***** Page excerpt
Once you had the album finished, did you shop it around? How did Rough Trade come into the picture?
F: We thought we were going to shop it around, but they [Rough Trade] have first dibs on anything that I do. With our experience with RCA, we thought they were just going pass it, but Jeff Travis, I love the guy, God bless him. I woke up one morning and Ryan our manager called and said, “Jeff Travis loves the record and he wants to put it out” and we were like [makes high five-ing motions].

R: It was really good news because it was very dark for us after we did the album, because we did it all ourselves. You know how it is, you almost have no idea who’s going to like it.

B: We were all so curious because in the end we were like, “What have we done?”

F: I remember playing it to Matt actually (motions to Matt their drummer at the other side of the room) at my apartment in New York and staring at his face and being like, “Check this part out” and he was like, “Cool. Want to go get a beer?” He stonewalled me.

I know you all have experience with critiques and reviews in the past. Do you try to avoid those, or do you learn anything from them?
**********
***** Listed records
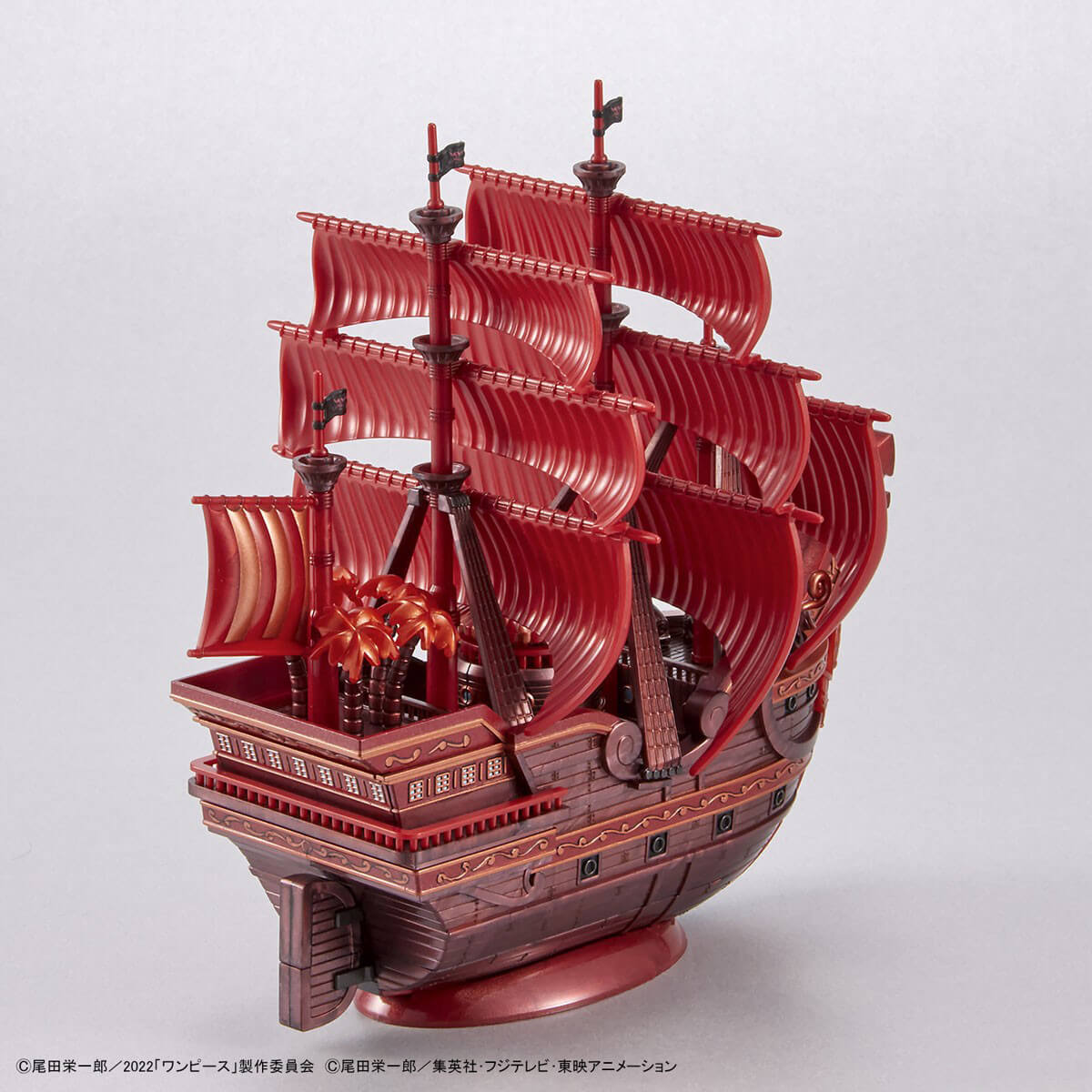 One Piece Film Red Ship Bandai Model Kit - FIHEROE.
**********
***** Listed records
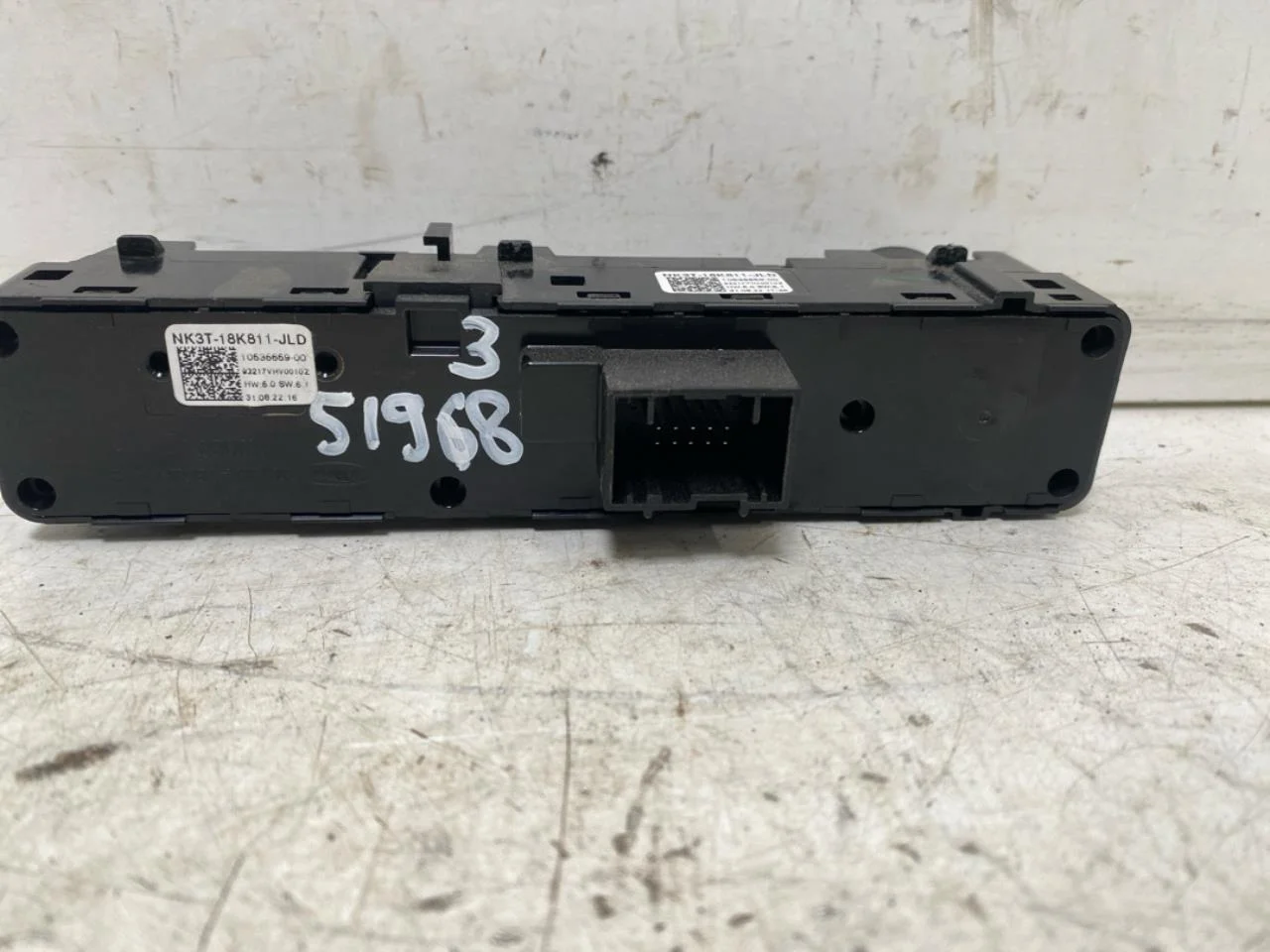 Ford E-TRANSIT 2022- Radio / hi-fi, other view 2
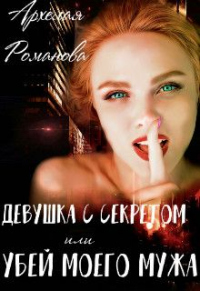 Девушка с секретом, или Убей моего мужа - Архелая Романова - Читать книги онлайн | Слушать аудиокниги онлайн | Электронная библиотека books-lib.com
**********
**Apply what you read:**
**1.** In the interview excerpt above, echo the passage starting at "B: We were all" and ending at "He stonewalled me.".
**2.** List every person the interview excerpt refers to by name.

**Responses in order:**
**1.**
B: We were all so curious because in the end we were like, “What have we done?”

F: I remember playing it to Matt actually (motions to Matt their drummer at the other side of the room) at my apartment in New York and staring at his face and being like, “Check this part out” and he was like, “Cool. Want to go get a beer?” He stonewalled me.

**2.**
Jeff Travis
Ryan
Matt